§ **PROBLEM REQUIREMENTS**
Reproduce the listing below word for word, omitting the pictures.

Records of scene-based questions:
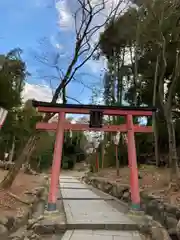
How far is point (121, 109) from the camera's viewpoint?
7.43 meters

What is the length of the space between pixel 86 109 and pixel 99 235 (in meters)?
2.92

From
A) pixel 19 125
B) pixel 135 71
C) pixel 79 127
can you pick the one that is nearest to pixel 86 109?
pixel 79 127

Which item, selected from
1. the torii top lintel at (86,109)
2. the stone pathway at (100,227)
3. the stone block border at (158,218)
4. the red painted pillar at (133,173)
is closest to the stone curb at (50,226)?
the stone pathway at (100,227)

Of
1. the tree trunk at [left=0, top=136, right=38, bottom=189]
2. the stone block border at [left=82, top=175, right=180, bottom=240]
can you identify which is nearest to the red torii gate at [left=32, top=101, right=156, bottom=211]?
the stone block border at [left=82, top=175, right=180, bottom=240]

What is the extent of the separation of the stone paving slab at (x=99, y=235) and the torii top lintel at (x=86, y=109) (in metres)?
2.73

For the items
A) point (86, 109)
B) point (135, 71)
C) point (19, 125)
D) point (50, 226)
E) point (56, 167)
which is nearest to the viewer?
point (50, 226)

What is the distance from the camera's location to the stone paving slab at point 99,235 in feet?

§ **OUTPUT**
How far is point (121, 109) from the camera's viewpoint?
7.43 meters

What is the length of the space between pixel 86 109 and pixel 99 235 (in meters)?
2.92

From
A) pixel 19 125
B) pixel 135 71
C) pixel 79 127
can you pick the one that is nearest to pixel 86 109?
pixel 79 127

Which item, selected from
1. the torii top lintel at (86,109)
2. the stone pathway at (100,227)
3. the stone block border at (158,218)
4. the red painted pillar at (133,173)
is closest to the stone curb at (50,226)?
the stone pathway at (100,227)

Of
1. the tree trunk at [left=0, top=136, right=38, bottom=189]
2. the stone block border at [left=82, top=175, right=180, bottom=240]
can you identify which is nearest to the red torii gate at [left=32, top=101, right=156, bottom=211]?
the stone block border at [left=82, top=175, right=180, bottom=240]

What is the extent of the separation of the stone paving slab at (x=99, y=235) and the torii top lintel at (x=86, y=109) (in metres)?
2.73

For the items
A) point (86, 109)
B) point (135, 71)
C) point (19, 125)
D) point (50, 226)
E) point (56, 167)
which is nearest to the viewer?
point (50, 226)

What is the distance from the camera's location to the stone paving slab at point 99,235 in feet?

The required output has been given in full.